Seguía medio pasmado, pero debía apurarse si no quería perder la oportunidad de sentirse vivo. Cayó en la cuenta de la capa de mugre que el día de trabajo dejó en él. A pesar del escaso tiempo, era necesario entrar a la ducha antes de atreverse a ir al encuentro de semejante ángel. Con una ola de energía renovada, hizo lo necesario para eliminar cualquier mancha. La magia del jabón y el agua surtió efecto e incluso, se cortó las uñas para evitar dejar rastro de la grasa y la tierra propias de su oficio. En el armario, buscó algo adecuado. Las tres camisas que componían sus mejores atuendos seguían ahí, cuidadosamente colgadas en ganchos, lavadas y planchadas meses antes por las manos dedicadas de Olga.

Aquella ironía no lo hizo detenerse a pensar. Tomó una negra de manga larga, su favorita. También un pantalón de mezclilla. Un último vistazo al espejo evidenció la incipiente barba de días que no rasuró. A menudo le sucedía; sin tener para quien verse bien, había olvidado esos detalles.
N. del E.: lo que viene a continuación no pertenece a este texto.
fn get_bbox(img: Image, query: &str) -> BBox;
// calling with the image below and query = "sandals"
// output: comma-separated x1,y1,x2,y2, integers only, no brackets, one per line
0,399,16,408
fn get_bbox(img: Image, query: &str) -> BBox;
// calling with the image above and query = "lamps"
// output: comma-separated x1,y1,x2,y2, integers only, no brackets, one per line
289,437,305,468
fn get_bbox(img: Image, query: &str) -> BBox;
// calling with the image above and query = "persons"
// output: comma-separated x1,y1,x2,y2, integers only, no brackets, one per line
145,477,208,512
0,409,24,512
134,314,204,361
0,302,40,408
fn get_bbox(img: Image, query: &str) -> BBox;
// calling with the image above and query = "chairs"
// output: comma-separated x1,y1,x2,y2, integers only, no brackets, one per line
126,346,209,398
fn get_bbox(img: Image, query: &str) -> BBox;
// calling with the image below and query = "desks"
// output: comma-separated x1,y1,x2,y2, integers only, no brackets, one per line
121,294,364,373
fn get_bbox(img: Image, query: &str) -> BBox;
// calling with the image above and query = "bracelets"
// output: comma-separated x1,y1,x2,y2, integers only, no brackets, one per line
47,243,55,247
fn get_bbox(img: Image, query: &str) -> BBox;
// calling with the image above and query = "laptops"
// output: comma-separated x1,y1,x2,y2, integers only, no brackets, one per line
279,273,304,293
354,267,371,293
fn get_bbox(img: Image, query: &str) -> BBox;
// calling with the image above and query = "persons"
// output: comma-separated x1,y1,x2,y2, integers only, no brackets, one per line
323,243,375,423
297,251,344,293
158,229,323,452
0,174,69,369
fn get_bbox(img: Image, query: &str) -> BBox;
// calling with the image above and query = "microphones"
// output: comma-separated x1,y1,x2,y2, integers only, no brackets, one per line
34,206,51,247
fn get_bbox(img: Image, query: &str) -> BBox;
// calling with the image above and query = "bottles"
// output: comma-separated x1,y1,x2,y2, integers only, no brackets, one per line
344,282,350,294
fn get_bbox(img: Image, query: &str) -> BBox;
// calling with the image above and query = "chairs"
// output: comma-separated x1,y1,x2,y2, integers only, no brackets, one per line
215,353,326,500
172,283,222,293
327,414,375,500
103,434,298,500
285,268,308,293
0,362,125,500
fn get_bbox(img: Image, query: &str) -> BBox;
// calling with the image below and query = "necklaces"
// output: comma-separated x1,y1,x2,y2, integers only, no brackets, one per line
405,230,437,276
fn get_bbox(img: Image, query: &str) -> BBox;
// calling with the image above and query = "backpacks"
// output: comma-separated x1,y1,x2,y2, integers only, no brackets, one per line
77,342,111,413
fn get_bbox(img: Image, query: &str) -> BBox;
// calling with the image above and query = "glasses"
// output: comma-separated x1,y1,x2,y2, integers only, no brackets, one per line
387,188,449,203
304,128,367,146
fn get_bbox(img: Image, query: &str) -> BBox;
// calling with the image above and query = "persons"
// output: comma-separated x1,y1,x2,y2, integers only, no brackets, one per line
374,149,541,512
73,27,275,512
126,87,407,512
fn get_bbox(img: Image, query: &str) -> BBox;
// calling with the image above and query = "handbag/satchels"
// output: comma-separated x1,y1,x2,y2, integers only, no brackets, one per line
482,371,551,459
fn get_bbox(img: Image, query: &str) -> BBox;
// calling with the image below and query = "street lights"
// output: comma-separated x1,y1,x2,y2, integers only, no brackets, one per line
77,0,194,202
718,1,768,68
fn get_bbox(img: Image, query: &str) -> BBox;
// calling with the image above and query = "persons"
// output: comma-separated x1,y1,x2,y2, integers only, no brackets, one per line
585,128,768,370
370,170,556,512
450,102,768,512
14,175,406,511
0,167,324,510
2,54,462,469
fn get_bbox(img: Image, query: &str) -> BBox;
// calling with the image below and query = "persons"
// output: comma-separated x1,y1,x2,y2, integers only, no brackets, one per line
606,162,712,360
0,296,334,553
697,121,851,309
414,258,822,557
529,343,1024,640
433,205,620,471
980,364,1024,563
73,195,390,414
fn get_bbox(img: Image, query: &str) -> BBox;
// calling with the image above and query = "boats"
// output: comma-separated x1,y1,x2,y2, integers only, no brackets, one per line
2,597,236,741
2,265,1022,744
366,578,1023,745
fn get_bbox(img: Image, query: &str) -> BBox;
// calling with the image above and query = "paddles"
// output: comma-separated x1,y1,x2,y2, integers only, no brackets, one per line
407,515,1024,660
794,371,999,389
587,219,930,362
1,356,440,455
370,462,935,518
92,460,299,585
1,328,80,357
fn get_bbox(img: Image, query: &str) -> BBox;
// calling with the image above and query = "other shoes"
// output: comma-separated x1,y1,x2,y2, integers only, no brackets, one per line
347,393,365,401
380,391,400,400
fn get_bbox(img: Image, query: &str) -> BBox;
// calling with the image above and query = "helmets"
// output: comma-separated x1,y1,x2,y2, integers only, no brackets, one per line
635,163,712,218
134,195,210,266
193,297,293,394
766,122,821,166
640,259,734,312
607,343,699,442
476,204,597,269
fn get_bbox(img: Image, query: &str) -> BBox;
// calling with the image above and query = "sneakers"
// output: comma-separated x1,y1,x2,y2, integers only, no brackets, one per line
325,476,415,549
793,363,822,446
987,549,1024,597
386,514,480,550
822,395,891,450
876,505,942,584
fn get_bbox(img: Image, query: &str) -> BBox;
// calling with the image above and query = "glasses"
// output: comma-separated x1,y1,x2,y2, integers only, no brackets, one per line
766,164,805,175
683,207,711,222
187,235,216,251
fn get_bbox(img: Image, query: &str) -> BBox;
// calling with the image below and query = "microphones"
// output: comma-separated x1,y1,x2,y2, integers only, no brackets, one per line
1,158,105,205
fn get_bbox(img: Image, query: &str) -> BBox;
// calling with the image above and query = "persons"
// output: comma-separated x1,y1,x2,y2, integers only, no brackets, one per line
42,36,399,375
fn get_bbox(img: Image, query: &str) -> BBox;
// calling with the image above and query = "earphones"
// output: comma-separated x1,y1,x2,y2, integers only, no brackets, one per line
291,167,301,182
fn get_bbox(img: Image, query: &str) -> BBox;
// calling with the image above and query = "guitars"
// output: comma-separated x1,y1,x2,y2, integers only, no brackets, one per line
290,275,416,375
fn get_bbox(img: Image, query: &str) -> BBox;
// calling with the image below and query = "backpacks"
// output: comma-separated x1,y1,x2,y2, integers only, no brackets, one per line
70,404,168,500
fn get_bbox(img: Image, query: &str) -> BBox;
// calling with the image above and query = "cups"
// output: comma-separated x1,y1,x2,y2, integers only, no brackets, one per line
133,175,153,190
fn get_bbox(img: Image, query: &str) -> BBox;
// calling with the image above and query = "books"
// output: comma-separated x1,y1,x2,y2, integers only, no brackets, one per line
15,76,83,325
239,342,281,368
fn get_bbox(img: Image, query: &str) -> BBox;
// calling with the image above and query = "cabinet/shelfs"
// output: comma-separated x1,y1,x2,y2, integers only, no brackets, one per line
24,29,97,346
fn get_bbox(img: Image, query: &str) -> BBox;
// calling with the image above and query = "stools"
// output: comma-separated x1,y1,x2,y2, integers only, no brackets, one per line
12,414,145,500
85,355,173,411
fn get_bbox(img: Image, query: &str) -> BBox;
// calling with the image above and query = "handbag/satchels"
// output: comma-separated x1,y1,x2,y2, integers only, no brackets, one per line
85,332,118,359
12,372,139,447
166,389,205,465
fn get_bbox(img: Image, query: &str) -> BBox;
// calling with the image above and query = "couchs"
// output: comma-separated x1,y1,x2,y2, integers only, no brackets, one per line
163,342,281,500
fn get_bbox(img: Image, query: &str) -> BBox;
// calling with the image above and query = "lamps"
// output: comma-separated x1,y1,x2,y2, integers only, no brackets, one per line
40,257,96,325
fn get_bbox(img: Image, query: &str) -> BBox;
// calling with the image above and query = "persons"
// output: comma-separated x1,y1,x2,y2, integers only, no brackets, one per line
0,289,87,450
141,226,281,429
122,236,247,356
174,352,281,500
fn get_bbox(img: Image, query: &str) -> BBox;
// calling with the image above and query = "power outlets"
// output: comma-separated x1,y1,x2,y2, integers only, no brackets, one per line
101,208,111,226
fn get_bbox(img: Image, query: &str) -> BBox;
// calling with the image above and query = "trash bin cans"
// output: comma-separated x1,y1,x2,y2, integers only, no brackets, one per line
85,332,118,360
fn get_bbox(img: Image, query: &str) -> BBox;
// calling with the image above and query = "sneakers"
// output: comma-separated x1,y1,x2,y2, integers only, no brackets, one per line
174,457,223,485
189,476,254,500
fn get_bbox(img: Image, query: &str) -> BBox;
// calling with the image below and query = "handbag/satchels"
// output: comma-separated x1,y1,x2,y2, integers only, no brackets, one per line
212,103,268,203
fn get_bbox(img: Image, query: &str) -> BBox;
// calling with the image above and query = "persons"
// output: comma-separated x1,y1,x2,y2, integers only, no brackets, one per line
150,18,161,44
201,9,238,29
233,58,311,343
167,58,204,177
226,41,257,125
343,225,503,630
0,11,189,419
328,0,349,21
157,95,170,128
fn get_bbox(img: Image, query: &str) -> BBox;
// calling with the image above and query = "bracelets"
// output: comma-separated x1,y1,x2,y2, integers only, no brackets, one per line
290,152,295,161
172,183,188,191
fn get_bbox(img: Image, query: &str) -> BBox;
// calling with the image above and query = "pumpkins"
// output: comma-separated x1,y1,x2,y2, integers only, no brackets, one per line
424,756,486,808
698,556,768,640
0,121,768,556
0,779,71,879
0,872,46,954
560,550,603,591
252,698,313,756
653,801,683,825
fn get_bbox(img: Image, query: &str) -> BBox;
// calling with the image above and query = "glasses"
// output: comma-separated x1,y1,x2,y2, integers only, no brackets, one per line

No era algo que le interesara, hizo lo que pudo en escasos minutos para lucir presentable.

Al llegar al sitio pactado, tras media hora de conducción, encontró las enormes puertas del estacionamiento cerradas. No había señales de la güerita, así que estacionó con las intermitentes puestas y la llamó.

Otra vez la balada de Adele la despertó. Bostezó y abrió los ojos, se frotó estos últimos con rudeza, como hacía siempre al emerger de un sueño profundo. Pero no estaba en su cama, ni siquiera en su casa. Se sentó, evaluó a su alrededor para ubicarse y terminó enfocando su cara en el retrovisor. Alarmada, encendió la luz. El rostro manchado por maquillaje y el peinado deshecho la obligaron a hacer memoria. Pero antes, debió encargarse del celular, que seguía pidiendo ser atendido. Lo buscó, hasta dar con él en el piso del automóvil, justo debajo de sus pies. El nombre en el identificador la hizo soltar una expresión de asombro y vergüenza.

El descanso la había ayudado a deshacerse de los efectos del vino en su organismo, pero también la inhibió, haciéndola sentir por completo ridícula al tener claros los eventos. Luego de colgar con el amable mecánico, se había soltado el cabello y renovado el carmín de los labios, buscando potenciar su atractivo. Tras esperar varios minutos, cedió al agotamiento y al mareo. Su debilidad le costó quedar con una maraña de cabellos rubios en la cabeza y un rostro arruinado por colores esparcidos sin sentido.

—Bue... bueno —respondió, con el corazón al mil.